We are meeting in the "Olin B. Sansbury, Jr. Campus Life Center" Ballroom (CLC Ballroom). 
It's #8 on the interactive map. I will be posting signs on campus the day of the meet to help everyone find the proper building and parking lot.

Directions for those of you who like the old-fashioned text version:
From I-85 in either direction...
Use Exit 72 on to U.S. 176 towards Spartanburg. Take the Vally Falls road exit. There will be a traffic light at the end of the ramp. Turn left onto Valley Falls road. Stay in the right-hand lane and you will be "forced" to turn right onto University Way.
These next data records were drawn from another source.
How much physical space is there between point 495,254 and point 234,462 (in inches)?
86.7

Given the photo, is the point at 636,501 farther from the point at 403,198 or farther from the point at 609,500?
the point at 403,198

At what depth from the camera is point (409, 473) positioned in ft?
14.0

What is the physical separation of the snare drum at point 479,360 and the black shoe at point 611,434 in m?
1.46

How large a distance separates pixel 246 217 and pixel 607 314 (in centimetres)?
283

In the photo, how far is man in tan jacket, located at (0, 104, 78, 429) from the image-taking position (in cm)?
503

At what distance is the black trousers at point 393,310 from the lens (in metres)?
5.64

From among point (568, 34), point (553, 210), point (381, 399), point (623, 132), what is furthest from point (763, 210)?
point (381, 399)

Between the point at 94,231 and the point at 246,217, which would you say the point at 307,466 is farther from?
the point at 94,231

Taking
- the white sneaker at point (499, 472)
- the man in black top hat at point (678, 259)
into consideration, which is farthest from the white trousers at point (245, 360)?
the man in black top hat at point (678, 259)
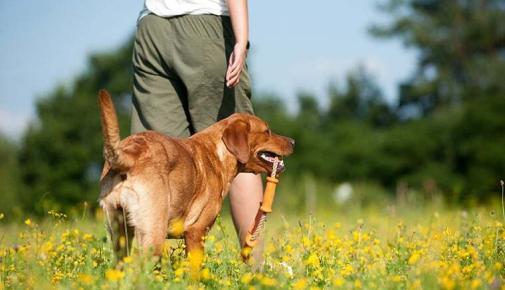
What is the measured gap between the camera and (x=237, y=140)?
232 inches

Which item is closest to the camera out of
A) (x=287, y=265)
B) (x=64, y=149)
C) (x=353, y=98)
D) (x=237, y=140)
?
(x=287, y=265)

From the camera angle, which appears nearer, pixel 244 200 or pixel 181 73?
pixel 181 73

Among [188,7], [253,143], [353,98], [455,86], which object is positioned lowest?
[353,98]

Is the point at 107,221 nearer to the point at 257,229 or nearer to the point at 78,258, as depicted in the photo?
the point at 78,258

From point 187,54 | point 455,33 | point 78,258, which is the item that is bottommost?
point 455,33

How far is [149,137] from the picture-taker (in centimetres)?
507

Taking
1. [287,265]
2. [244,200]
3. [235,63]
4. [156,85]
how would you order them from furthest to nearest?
1. [244,200]
2. [156,85]
3. [235,63]
4. [287,265]

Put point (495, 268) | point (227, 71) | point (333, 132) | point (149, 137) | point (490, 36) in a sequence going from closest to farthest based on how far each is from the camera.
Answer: point (495, 268), point (149, 137), point (227, 71), point (490, 36), point (333, 132)

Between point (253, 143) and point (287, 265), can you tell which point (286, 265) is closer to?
point (287, 265)

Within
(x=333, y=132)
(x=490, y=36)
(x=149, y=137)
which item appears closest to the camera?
(x=149, y=137)

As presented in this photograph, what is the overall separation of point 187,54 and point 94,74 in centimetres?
5062

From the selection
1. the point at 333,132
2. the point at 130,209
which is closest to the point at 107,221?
the point at 130,209

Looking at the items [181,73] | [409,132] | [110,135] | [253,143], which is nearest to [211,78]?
[181,73]

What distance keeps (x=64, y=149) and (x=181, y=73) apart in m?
43.5
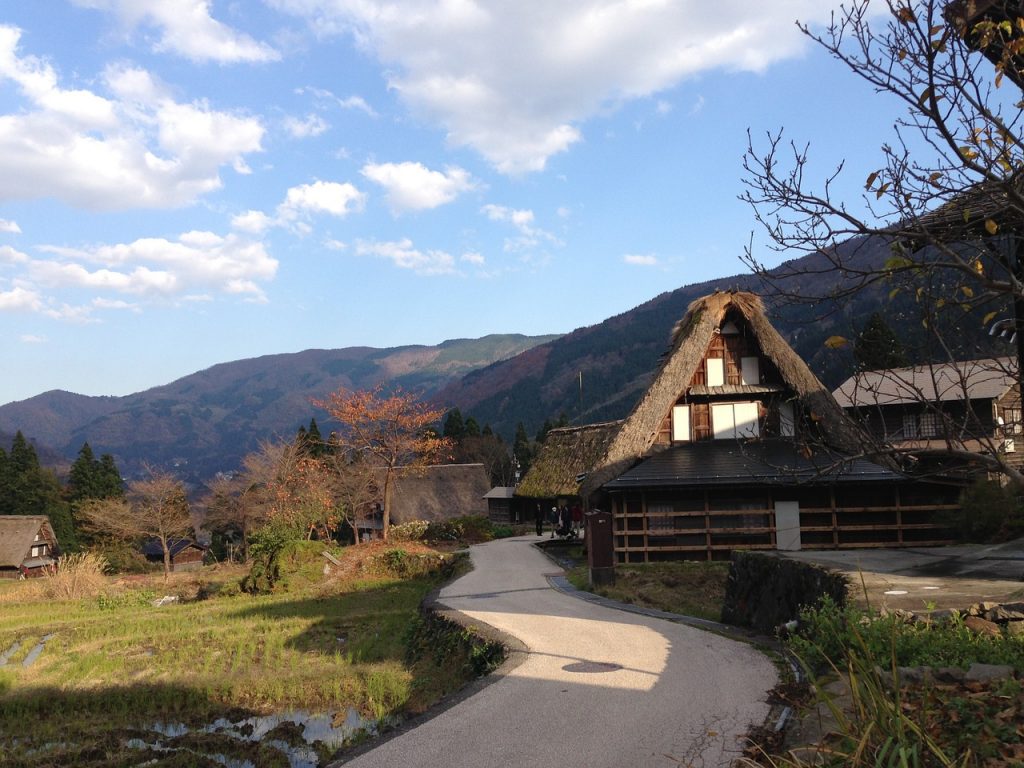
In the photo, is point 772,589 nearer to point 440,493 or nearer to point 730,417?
point 730,417

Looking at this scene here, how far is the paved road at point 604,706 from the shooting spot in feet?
22.1

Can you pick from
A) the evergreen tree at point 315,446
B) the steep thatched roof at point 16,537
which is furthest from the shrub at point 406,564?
the steep thatched roof at point 16,537

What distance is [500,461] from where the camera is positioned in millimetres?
80625

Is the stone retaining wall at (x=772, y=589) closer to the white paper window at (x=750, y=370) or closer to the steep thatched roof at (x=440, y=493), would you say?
the white paper window at (x=750, y=370)

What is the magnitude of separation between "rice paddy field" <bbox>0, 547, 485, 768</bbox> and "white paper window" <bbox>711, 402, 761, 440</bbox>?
11.0m

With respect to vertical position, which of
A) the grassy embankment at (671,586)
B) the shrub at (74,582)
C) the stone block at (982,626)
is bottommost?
the shrub at (74,582)

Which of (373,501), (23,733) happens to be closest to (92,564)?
(373,501)

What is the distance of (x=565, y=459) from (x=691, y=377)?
12.3 metres

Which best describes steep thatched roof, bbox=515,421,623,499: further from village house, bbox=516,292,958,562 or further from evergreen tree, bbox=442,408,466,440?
evergreen tree, bbox=442,408,466,440

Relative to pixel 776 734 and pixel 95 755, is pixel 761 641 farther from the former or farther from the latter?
pixel 95 755

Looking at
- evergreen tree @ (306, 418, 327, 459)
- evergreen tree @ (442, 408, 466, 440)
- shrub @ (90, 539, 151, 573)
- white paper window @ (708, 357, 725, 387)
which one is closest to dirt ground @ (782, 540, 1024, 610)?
white paper window @ (708, 357, 725, 387)

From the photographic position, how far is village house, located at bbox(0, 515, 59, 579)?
56312mm

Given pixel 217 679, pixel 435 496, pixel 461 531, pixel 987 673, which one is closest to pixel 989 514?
pixel 987 673

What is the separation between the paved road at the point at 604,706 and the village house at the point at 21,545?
180 ft
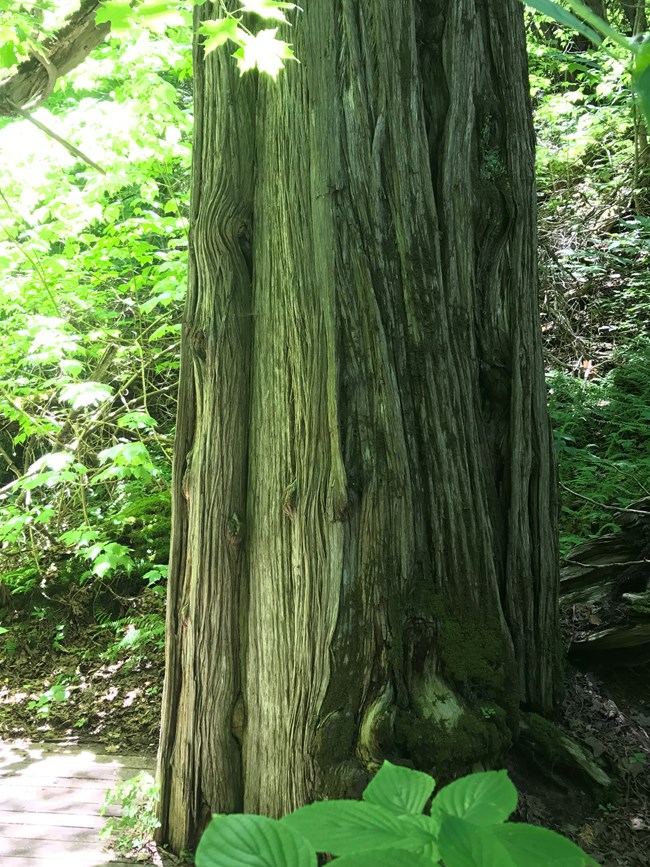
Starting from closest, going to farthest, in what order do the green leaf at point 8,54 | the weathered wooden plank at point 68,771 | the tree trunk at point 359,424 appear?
the tree trunk at point 359,424 → the green leaf at point 8,54 → the weathered wooden plank at point 68,771

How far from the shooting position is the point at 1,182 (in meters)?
5.40

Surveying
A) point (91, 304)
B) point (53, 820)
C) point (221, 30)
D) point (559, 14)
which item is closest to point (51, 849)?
point (53, 820)

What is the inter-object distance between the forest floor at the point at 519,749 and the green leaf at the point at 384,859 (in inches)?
94.3

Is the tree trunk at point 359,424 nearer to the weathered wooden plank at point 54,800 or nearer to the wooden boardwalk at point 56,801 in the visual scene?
the wooden boardwalk at point 56,801

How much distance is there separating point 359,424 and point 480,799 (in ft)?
6.53

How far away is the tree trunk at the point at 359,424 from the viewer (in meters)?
2.52

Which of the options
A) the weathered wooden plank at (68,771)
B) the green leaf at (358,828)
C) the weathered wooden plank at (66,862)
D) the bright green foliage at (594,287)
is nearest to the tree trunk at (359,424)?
the weathered wooden plank at (66,862)

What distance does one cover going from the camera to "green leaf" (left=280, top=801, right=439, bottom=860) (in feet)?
1.71

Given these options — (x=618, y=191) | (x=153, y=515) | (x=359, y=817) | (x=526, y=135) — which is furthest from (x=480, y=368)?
(x=618, y=191)

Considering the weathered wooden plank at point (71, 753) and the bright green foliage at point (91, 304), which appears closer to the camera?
the weathered wooden plank at point (71, 753)

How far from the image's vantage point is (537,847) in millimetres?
506

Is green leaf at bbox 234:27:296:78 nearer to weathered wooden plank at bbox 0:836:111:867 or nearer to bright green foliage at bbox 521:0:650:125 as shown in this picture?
bright green foliage at bbox 521:0:650:125

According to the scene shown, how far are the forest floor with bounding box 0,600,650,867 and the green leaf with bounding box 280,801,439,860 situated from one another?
2299 millimetres

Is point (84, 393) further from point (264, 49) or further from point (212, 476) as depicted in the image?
point (264, 49)
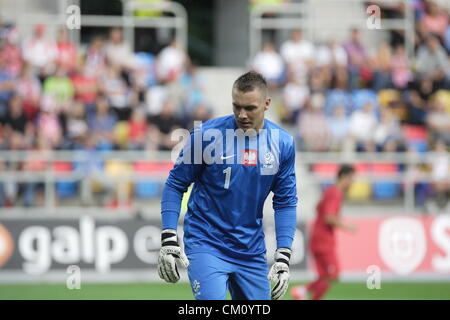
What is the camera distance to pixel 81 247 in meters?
17.5

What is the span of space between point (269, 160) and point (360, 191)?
42.0 feet

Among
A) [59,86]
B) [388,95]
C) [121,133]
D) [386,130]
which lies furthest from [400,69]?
[59,86]

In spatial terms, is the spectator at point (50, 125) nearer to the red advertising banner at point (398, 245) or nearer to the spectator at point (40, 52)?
the spectator at point (40, 52)

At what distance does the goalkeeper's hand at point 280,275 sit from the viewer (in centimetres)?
773

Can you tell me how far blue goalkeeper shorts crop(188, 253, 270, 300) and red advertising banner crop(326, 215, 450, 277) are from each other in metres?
10.6

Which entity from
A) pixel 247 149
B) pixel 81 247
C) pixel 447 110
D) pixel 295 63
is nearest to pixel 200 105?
pixel 295 63

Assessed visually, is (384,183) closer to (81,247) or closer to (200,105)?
(200,105)

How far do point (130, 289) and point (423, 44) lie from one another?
10.9 meters

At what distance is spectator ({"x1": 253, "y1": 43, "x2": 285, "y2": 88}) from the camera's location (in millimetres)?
21844

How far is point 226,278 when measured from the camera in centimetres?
777

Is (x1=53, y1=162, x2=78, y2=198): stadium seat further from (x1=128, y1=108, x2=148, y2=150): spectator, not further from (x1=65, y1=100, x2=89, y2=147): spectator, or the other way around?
(x1=128, y1=108, x2=148, y2=150): spectator

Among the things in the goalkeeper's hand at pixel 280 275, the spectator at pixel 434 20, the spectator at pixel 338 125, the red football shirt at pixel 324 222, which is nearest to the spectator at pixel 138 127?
the spectator at pixel 338 125

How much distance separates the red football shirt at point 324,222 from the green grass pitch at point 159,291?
1.02 metres

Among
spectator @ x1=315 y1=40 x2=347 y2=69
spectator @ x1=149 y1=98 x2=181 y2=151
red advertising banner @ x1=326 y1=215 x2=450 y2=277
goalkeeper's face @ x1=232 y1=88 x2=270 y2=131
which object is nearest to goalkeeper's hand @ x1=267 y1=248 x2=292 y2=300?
goalkeeper's face @ x1=232 y1=88 x2=270 y2=131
Follow University Way around until you encounter a really small traffic circle. As you go around the circle, take the second turn, Gramling Drive (the one that doesn't take you toward the campus water fountain!). You'll see a covered bus stop on the right. Take the next right into the parking lot, then turn left at the second road. The Smith Science building will be on your right, continue down past the Humanities and Performing Arts building and the CLC is the last building on the right.

We'll have some signs there to help out. When in doubt, follow the SCAA signs (they'll have a fish on them)!

From I-26 in either direction...
Exit on to I-85 northbound, and follow the above directions. Using I-85 instead of Business I-85 is the preferable route.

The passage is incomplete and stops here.